Gunung Agung

Karangasem, Aktual.com – Kepala Sub Bidang Mitigasi Gunung Api Wilyah Timur Pusat Vulkanologi dan Mitigasi Bencana Geologi ‎(PVMBG), Devy Kamil Syahbana menuturkan, sampel abu erupsi sudah dikumpulkan an telah dikirim ke BPPTKG Yogyakarta. Selain itu, sampel abu letusan Gunung Agung juga dikirim ke Bandung.

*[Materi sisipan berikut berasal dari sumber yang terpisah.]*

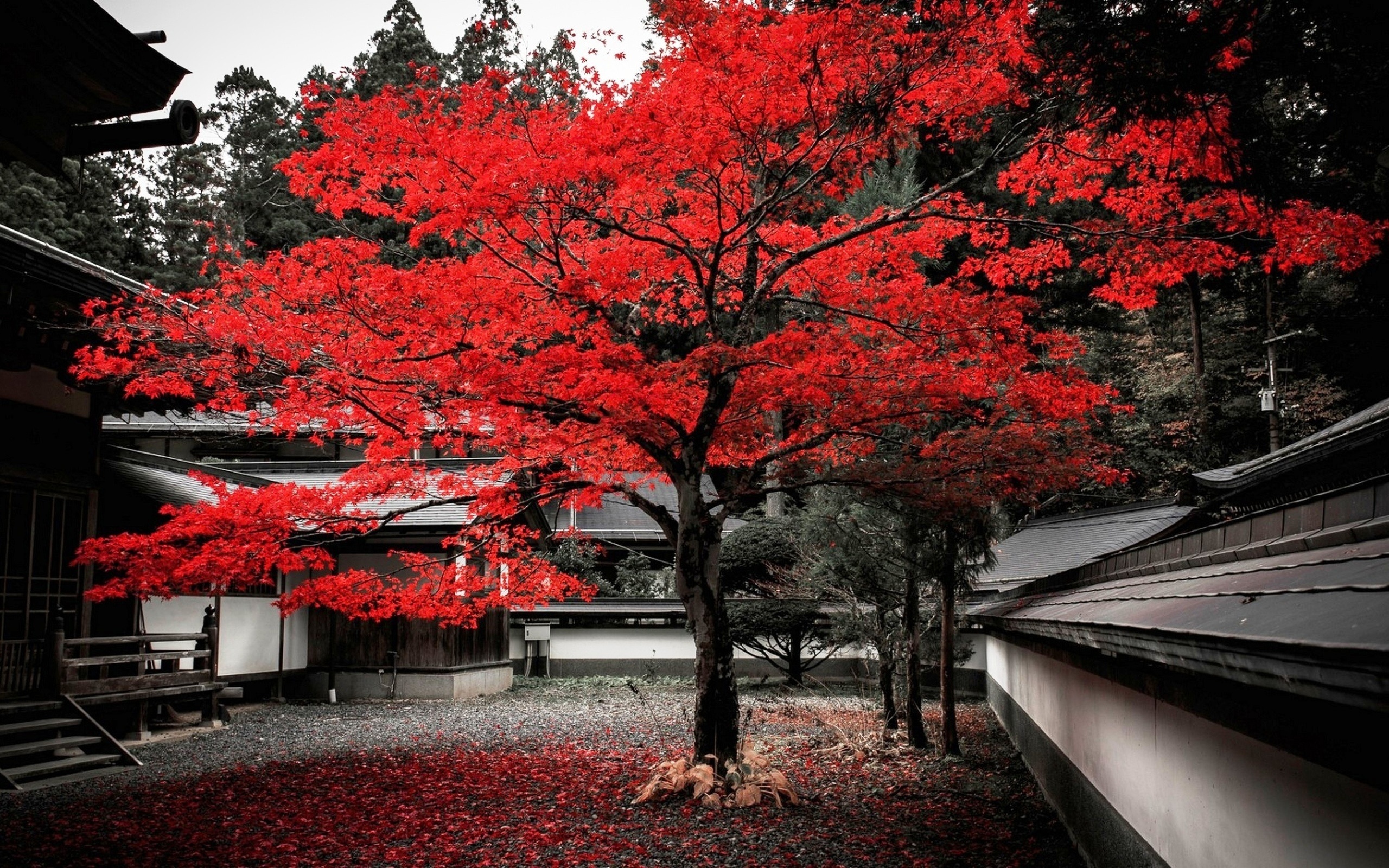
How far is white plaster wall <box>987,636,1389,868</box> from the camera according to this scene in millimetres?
2561

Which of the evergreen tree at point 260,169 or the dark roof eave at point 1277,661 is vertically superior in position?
the evergreen tree at point 260,169

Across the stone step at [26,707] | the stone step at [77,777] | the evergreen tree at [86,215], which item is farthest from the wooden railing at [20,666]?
the evergreen tree at [86,215]

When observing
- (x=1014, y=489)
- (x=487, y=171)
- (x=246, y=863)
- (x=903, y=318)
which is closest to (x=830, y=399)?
(x=903, y=318)

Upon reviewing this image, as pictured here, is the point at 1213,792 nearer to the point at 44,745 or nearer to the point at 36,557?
the point at 44,745

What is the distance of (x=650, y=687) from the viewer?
65.2 feet

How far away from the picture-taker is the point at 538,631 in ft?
72.8

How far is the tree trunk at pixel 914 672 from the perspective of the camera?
11414mm

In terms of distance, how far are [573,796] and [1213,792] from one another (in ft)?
21.9

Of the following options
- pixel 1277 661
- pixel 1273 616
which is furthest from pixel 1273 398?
pixel 1277 661

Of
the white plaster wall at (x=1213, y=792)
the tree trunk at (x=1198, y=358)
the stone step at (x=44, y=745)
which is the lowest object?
the stone step at (x=44, y=745)

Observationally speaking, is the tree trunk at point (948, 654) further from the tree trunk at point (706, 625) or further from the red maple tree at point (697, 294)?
the tree trunk at point (706, 625)

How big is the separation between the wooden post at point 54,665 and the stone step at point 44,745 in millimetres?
550

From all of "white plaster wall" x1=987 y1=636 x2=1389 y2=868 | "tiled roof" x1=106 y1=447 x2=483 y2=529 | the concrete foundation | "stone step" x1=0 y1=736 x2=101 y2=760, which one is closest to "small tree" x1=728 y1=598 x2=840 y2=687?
the concrete foundation

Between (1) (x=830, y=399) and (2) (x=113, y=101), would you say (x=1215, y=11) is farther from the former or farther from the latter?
(1) (x=830, y=399)
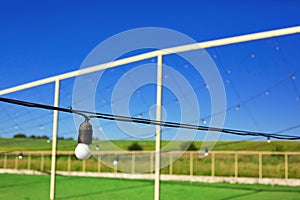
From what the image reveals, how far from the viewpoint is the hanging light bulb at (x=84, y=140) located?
118 inches

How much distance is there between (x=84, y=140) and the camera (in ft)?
10.0

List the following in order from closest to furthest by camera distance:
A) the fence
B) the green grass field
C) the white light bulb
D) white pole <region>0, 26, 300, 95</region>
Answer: the white light bulb, white pole <region>0, 26, 300, 95</region>, the fence, the green grass field

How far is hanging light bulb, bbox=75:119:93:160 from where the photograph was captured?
300 cm

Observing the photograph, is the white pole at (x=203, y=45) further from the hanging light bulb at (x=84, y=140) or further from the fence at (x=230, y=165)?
the fence at (x=230, y=165)

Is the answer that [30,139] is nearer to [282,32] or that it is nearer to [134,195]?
[134,195]

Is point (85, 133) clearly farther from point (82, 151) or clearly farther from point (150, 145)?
point (150, 145)

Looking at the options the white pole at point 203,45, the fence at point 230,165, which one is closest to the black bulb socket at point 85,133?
the white pole at point 203,45

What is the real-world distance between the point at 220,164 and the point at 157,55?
16799mm

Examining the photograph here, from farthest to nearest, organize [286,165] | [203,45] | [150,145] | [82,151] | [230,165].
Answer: [150,145] < [230,165] < [286,165] < [203,45] < [82,151]

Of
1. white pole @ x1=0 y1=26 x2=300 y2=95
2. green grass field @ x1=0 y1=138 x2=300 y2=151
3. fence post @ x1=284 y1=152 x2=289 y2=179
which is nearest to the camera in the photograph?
white pole @ x1=0 y1=26 x2=300 y2=95

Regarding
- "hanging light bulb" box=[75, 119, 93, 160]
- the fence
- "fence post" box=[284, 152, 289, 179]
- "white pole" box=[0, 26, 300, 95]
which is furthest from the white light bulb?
"fence post" box=[284, 152, 289, 179]

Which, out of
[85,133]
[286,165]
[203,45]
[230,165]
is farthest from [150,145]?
[85,133]

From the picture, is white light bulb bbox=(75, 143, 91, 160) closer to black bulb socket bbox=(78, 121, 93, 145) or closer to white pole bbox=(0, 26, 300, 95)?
black bulb socket bbox=(78, 121, 93, 145)

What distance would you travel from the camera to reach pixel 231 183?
890 inches
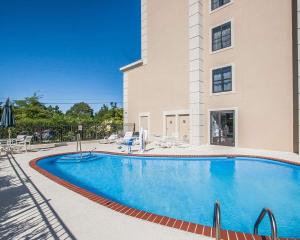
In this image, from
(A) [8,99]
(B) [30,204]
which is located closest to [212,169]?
(B) [30,204]

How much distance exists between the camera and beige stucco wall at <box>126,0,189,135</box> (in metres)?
18.2

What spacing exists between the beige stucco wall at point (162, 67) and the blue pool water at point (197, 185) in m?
8.00

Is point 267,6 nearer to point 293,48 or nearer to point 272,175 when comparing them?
point 293,48

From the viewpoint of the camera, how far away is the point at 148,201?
6.72 meters

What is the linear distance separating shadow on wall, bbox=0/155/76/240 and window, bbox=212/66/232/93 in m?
13.9

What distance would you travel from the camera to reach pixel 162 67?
19953 millimetres

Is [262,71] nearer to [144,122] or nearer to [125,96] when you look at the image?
[144,122]

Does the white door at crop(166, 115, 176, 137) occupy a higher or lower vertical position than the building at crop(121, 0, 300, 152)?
lower

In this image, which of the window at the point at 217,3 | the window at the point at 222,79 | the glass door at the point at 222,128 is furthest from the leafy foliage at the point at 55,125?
the window at the point at 217,3

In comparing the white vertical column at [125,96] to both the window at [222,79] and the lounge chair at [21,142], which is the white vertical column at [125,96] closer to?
the window at [222,79]

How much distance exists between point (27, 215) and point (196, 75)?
14880 mm

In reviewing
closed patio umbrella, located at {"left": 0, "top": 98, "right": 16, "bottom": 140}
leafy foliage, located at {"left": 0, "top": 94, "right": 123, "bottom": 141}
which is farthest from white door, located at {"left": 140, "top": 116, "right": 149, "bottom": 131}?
closed patio umbrella, located at {"left": 0, "top": 98, "right": 16, "bottom": 140}

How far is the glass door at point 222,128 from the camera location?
15750 millimetres

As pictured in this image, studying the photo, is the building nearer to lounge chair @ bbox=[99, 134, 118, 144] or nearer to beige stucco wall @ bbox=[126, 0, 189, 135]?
beige stucco wall @ bbox=[126, 0, 189, 135]
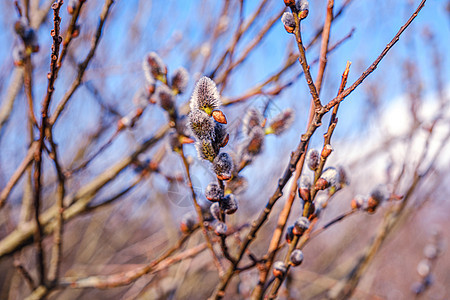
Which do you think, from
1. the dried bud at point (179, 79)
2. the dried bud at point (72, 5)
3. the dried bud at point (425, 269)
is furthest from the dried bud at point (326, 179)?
the dried bud at point (425, 269)

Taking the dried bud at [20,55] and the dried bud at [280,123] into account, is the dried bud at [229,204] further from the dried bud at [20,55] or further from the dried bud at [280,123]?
the dried bud at [20,55]

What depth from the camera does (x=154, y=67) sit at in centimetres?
103

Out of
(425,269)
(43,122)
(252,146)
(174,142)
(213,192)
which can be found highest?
(43,122)

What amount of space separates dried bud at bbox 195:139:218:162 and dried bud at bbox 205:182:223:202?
6 centimetres

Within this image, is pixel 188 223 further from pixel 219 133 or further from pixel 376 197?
pixel 376 197

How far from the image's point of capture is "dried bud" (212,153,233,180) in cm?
70

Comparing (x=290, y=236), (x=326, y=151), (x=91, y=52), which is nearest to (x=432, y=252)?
(x=290, y=236)

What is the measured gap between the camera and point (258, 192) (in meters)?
3.23

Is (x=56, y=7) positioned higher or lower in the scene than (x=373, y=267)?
higher

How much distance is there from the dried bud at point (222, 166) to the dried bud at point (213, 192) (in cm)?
3

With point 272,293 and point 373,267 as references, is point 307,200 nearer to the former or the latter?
point 272,293

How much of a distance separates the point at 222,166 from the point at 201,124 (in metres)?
0.10

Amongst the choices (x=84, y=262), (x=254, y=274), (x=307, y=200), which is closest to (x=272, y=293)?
(x=307, y=200)

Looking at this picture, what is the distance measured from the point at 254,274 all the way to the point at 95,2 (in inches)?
97.1
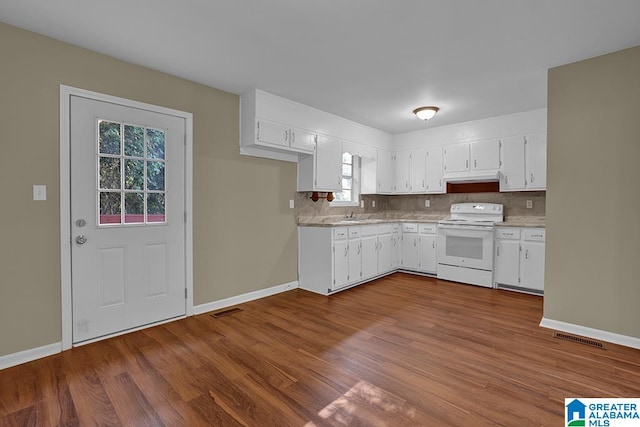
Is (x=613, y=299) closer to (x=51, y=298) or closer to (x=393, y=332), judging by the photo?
(x=393, y=332)

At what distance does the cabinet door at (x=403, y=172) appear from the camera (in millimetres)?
5703

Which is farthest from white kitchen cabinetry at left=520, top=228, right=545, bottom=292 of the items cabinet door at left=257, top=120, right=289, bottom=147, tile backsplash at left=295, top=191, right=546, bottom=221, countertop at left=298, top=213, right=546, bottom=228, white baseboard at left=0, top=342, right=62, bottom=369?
white baseboard at left=0, top=342, right=62, bottom=369

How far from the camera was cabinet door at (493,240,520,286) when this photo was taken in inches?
169

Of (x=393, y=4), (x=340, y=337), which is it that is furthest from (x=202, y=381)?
(x=393, y=4)

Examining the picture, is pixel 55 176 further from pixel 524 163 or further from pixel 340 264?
pixel 524 163

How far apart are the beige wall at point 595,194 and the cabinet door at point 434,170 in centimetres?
222

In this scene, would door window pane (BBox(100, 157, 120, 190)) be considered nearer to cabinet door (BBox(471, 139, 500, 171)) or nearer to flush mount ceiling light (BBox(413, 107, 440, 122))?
flush mount ceiling light (BBox(413, 107, 440, 122))

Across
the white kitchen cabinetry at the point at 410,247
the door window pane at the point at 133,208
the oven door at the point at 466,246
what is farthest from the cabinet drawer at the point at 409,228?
the door window pane at the point at 133,208

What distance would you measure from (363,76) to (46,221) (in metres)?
3.14

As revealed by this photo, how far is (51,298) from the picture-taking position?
8.24 ft

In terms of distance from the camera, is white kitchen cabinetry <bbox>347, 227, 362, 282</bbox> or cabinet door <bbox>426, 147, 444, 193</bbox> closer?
white kitchen cabinetry <bbox>347, 227, 362, 282</bbox>

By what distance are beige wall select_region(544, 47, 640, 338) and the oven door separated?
1.35m

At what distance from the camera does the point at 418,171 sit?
5.55 m

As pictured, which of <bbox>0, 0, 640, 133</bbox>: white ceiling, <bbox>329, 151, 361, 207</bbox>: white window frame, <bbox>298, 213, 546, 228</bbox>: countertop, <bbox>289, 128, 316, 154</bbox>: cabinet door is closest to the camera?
<bbox>0, 0, 640, 133</bbox>: white ceiling
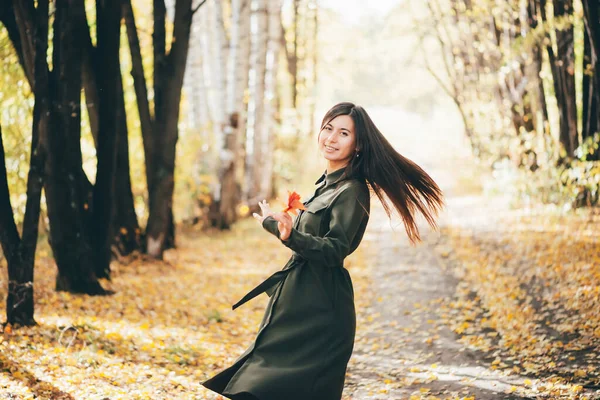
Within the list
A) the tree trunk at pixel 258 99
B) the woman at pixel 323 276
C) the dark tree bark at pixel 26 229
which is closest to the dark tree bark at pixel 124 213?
the dark tree bark at pixel 26 229

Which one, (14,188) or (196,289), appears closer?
(196,289)

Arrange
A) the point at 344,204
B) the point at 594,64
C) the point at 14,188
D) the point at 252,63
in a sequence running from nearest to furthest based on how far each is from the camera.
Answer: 1. the point at 344,204
2. the point at 594,64
3. the point at 14,188
4. the point at 252,63

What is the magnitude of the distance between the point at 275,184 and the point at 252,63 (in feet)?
20.1

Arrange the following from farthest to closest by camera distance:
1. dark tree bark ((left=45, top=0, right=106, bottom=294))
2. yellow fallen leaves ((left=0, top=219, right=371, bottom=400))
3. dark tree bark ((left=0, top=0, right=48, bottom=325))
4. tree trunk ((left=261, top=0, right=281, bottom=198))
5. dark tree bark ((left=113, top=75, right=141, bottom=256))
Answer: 1. tree trunk ((left=261, top=0, right=281, bottom=198))
2. dark tree bark ((left=113, top=75, right=141, bottom=256))
3. dark tree bark ((left=45, top=0, right=106, bottom=294))
4. dark tree bark ((left=0, top=0, right=48, bottom=325))
5. yellow fallen leaves ((left=0, top=219, right=371, bottom=400))

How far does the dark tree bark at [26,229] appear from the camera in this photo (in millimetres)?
5855

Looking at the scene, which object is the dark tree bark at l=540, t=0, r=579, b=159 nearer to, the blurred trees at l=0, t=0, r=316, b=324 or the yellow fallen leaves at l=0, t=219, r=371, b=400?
the yellow fallen leaves at l=0, t=219, r=371, b=400

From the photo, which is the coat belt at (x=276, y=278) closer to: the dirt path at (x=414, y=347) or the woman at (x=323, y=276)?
the woman at (x=323, y=276)

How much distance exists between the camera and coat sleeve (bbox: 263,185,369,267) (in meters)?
Result: 3.19

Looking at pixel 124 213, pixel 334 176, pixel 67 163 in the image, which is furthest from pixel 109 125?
pixel 334 176

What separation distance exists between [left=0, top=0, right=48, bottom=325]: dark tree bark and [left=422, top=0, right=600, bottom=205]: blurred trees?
6.82m

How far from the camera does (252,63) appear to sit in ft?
52.7

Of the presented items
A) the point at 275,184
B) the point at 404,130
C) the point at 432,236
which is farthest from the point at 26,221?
the point at 404,130

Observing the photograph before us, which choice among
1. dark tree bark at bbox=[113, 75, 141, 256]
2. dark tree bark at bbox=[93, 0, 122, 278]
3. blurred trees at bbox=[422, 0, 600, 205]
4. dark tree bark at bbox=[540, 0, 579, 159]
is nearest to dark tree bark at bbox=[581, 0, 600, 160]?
blurred trees at bbox=[422, 0, 600, 205]

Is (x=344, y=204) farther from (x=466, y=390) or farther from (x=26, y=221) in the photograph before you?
(x=26, y=221)
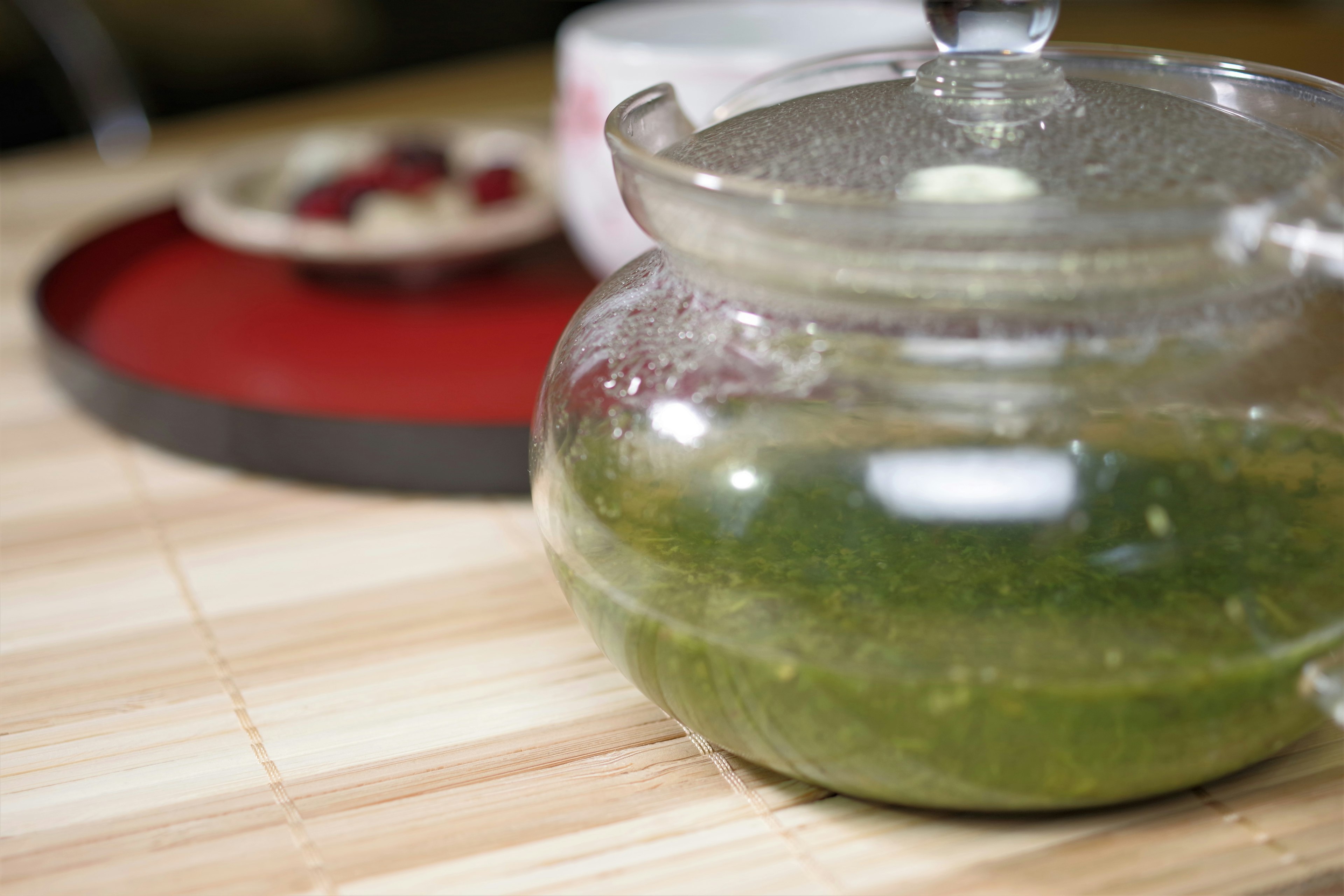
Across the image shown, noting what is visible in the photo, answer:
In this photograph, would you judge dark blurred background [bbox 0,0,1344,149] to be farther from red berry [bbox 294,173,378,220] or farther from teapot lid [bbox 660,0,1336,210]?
teapot lid [bbox 660,0,1336,210]

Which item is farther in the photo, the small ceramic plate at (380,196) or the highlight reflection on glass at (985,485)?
the small ceramic plate at (380,196)

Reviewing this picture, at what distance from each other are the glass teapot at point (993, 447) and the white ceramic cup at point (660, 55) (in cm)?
33

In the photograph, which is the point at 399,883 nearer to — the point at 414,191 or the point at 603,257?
the point at 603,257

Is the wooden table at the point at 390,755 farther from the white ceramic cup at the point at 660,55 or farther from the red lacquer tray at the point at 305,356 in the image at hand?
the white ceramic cup at the point at 660,55

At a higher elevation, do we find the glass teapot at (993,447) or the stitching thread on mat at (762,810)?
the glass teapot at (993,447)

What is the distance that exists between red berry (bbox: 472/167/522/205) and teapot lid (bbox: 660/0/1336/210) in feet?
1.88

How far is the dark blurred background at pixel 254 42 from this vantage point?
259 cm

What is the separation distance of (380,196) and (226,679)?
1.64 feet

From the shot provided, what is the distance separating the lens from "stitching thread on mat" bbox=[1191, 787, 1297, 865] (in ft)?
1.52

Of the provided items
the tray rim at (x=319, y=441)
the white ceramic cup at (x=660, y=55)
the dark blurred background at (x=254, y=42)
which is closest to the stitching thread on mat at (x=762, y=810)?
the tray rim at (x=319, y=441)

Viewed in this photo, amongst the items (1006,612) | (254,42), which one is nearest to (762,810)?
(1006,612)

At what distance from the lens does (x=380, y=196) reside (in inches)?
39.9

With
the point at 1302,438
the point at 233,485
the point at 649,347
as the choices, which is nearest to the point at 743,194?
the point at 649,347

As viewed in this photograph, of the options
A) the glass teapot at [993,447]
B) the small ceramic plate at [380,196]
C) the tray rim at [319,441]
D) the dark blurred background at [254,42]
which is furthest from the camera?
the dark blurred background at [254,42]
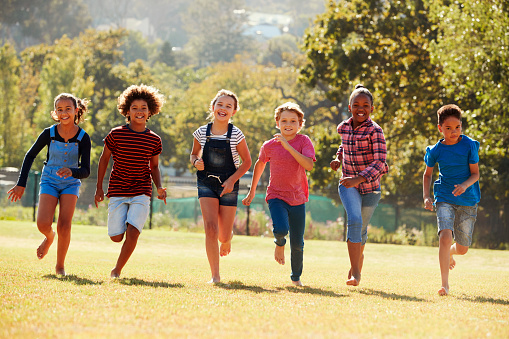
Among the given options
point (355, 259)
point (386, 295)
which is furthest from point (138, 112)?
point (386, 295)

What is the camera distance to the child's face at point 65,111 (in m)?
8.05

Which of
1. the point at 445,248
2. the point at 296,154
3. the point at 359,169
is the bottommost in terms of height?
the point at 445,248

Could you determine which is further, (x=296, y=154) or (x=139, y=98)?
(x=139, y=98)

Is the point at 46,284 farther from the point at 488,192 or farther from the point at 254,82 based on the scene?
the point at 254,82

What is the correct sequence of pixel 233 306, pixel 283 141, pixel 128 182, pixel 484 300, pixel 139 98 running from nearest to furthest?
pixel 233 306 < pixel 484 300 < pixel 283 141 < pixel 128 182 < pixel 139 98

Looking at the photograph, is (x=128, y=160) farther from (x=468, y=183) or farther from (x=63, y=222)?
(x=468, y=183)

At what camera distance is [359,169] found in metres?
8.23

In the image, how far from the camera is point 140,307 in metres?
5.41

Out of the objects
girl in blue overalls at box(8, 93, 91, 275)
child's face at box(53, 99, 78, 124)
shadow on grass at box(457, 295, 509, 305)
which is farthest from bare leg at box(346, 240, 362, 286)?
child's face at box(53, 99, 78, 124)

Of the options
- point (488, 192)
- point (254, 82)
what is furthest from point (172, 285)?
point (254, 82)

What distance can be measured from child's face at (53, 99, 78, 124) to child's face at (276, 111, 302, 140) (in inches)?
94.7

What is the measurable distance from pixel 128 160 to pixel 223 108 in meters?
1.24

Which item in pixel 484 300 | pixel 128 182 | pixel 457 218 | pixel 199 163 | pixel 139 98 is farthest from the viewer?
pixel 139 98

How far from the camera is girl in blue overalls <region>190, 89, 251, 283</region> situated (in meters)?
7.89
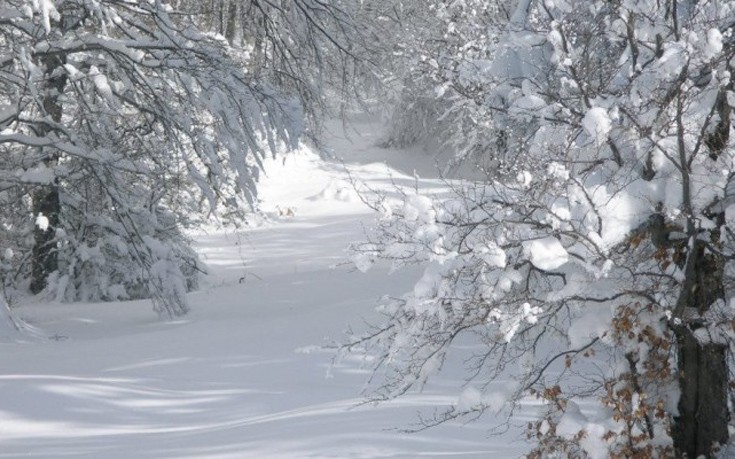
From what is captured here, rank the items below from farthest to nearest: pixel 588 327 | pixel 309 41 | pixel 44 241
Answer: pixel 44 241, pixel 309 41, pixel 588 327

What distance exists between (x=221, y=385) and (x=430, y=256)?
413 cm

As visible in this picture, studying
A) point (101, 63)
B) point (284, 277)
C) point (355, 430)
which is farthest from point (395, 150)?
point (355, 430)

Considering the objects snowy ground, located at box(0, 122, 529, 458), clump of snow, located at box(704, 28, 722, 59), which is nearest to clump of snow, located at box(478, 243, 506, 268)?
snowy ground, located at box(0, 122, 529, 458)

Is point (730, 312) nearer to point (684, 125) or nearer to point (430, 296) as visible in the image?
point (684, 125)

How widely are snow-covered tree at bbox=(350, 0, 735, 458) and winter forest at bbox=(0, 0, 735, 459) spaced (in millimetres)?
15

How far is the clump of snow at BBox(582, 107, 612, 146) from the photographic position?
459 centimetres

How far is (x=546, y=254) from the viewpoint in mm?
4613

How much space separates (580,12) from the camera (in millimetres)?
5652

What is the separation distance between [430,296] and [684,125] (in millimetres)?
1490

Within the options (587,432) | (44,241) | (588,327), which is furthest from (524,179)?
(44,241)

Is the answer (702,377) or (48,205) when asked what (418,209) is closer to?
(702,377)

“Tujuannya untuk dianalisis kandungan partikel-partikel abunya, apakah terdapat material magma baru (juvenile) atau tidak,” tutur Devy, Sabtu (25/11). ‎Jika dari hasil penelitian abu Gunung Agung mengandung juvenile yang sangat signifikan, maka erupsi pada Selasa 21 November 2017 pukul 17.05 WITA akan bernama freato-magmatik. “Jika juvenile tidak signifikan, maka erupsi kemarin akan bernama freatik,” ujarnya.

Letusan freto-magmatik‎ adalah letusan yang terjadi ketika magma sedang naik kepermukaan dan berhubungan dengan air laut atau air tanah dalam jumlah yang banyak, letusan ini bersifat eksplosif (merusak). Bahan yang dihasilkan sebagian berupa magma segar dan sebagian bahan lama hasil letusan sebelumnya.

Hanya saja, kata Devy, sampai saat ini hipotesis PVMBG terhadap letusan yang terjadi pada Selasa lalu adalah erupsi freatik, karena tidak adanya ramp up (peningkatan) kegempaan vulkanik yang signifikan sebelum terjadinya erupsi.

“Kemungkinan hanya uap magma dengan volume cukup besar yang bergerak naik ke permukaan, lalu berinteraksi dengan reservoir air. Karena tekanan yang dihasilkannya cukup besar, maka kemarin mampu sedikit membuka celah ke permukaan,” jelas Devy.

Menurut Devy, hujan bukanlah pemuci utama terjadinya erupsi freatik. ‎”Hujan bukan pemicu utama erupsi, tapi hanya menambah volume air saja. Kalau memang hujan pemicu erupsi, seharusnya tiap musim hujan banyak gunung yang erupsi,” katanya.

“Perlu diingat, driving-force dari erupsi freatik adalah steam (uap) dari magma yang berinteraksi dengan  air bawah permukaan pada reservoir atau pada sistem hidrothermal,” demikian Devy.